DESCRIPTION OF THE TASK
Could you repeat, word for word, every line from the one containing "How far is (254,516)" through the final line of the records below, and nothing else?

-------- RECORDED DATA --------

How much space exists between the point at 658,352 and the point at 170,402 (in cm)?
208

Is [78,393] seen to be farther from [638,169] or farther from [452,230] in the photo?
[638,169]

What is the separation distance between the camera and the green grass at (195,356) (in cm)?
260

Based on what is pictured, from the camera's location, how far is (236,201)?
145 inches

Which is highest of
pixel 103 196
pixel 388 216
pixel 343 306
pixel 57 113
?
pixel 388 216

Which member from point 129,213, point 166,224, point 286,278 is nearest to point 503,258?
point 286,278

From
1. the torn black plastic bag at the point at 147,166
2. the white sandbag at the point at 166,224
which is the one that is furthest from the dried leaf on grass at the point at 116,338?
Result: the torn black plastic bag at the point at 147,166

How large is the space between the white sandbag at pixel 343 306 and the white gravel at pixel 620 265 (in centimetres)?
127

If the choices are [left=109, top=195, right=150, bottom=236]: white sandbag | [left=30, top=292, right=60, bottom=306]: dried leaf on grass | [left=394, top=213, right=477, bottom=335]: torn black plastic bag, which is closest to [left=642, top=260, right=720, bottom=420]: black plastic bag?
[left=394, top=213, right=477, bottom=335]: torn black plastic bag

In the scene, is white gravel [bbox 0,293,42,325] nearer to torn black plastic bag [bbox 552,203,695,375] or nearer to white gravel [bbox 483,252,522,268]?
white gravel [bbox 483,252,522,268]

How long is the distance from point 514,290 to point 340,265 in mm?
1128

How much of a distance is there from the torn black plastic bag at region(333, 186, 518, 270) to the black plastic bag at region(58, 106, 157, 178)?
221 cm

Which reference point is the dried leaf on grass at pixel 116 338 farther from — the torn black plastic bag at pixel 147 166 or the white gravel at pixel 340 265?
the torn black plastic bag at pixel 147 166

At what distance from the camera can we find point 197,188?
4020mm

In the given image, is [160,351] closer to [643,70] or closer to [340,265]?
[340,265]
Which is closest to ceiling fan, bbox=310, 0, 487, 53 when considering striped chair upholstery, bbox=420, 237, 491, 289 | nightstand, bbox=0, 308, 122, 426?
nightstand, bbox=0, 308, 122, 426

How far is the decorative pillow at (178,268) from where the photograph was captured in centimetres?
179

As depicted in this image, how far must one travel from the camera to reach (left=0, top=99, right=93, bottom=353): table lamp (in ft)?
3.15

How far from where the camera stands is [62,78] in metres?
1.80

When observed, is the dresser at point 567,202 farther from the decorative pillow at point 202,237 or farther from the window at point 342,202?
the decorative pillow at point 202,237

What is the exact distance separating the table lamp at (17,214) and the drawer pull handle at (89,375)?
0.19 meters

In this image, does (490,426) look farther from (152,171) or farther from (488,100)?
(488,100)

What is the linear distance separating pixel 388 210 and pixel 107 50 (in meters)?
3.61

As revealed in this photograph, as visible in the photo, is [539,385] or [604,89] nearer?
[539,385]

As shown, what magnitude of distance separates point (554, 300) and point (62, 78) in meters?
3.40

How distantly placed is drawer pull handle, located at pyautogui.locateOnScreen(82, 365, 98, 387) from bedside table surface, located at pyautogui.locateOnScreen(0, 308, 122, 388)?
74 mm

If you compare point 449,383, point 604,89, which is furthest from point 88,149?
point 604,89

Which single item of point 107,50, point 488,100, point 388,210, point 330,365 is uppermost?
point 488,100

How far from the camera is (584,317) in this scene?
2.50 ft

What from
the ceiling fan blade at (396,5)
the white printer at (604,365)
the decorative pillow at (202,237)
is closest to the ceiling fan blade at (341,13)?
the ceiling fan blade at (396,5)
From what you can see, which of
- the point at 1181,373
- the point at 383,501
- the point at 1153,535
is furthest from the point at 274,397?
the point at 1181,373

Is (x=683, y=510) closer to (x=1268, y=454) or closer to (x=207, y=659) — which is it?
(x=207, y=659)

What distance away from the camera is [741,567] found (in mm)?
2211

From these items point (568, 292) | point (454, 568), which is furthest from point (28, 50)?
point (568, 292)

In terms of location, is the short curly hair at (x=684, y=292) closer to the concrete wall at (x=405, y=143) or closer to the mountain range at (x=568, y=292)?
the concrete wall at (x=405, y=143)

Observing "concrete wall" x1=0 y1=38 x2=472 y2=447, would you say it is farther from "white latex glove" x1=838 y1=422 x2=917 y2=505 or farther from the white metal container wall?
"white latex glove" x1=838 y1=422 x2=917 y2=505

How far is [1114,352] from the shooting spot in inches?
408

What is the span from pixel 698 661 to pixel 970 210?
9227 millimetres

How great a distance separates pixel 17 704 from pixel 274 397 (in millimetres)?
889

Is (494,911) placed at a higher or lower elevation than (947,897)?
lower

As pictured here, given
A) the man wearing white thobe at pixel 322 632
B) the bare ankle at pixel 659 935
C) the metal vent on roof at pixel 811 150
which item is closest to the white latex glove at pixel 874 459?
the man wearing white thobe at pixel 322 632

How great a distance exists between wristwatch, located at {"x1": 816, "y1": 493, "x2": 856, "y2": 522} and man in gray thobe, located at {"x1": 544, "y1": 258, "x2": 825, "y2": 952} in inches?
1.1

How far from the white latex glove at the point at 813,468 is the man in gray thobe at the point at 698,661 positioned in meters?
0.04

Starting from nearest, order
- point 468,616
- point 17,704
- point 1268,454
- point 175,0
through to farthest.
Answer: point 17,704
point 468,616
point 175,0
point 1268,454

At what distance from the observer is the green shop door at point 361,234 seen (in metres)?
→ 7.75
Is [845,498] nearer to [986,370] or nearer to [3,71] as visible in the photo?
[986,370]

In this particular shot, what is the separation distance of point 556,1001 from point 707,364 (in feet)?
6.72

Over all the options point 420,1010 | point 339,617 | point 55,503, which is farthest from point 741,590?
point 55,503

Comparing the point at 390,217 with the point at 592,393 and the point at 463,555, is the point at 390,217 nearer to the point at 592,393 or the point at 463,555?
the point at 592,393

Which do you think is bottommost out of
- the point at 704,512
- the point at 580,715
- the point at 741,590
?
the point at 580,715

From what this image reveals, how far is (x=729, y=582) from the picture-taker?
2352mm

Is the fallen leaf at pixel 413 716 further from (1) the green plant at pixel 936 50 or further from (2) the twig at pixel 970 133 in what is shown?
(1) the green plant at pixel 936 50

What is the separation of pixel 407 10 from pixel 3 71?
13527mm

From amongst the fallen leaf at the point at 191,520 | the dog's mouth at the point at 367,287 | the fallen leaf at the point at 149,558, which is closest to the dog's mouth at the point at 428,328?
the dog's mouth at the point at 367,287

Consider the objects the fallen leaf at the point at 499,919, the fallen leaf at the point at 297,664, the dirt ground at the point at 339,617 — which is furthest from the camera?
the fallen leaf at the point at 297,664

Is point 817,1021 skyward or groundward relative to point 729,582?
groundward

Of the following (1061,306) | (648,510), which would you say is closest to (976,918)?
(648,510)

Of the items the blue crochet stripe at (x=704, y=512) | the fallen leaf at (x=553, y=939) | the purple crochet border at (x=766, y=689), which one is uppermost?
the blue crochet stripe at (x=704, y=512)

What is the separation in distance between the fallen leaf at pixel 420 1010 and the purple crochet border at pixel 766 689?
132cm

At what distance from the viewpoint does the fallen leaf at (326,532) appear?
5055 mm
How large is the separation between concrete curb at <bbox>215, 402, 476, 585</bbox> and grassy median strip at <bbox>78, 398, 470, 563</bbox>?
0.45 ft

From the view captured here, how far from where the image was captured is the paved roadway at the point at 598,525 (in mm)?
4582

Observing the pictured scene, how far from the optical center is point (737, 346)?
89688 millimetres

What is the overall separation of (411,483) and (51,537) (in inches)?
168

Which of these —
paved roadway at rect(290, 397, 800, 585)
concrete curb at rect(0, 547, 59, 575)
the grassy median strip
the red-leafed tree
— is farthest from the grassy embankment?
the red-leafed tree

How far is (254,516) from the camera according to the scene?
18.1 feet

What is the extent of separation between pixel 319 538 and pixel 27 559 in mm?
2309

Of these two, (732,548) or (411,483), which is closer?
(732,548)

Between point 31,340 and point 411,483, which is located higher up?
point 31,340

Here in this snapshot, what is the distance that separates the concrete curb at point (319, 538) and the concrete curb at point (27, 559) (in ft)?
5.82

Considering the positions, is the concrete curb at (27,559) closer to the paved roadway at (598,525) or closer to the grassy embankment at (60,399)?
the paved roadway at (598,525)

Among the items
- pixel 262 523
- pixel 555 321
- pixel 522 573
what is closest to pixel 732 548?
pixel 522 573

--------

RESULT
How far is (254,516) from the camera according to the scene?
18.1 feet

What is the extent of separation between pixel 319 538 and pixel 27 559 in mm?
2309

Of these two, (732,548) or (411,483), which is closer?
(732,548)

Between point 31,340 and point 411,483, which is located higher up?
point 31,340

Here in this snapshot, what is the distance that separates the concrete curb at point (319, 538) and the concrete curb at point (27, 559) (in ft)?
5.82

Considering the positions, is the concrete curb at (27,559) closer to the paved roadway at (598,525) or closer to the grassy embankment at (60,399)?
the paved roadway at (598,525)

Among the items
- pixel 262 523
- pixel 555 321
- pixel 522 573
what is closest to pixel 732 548?
pixel 522 573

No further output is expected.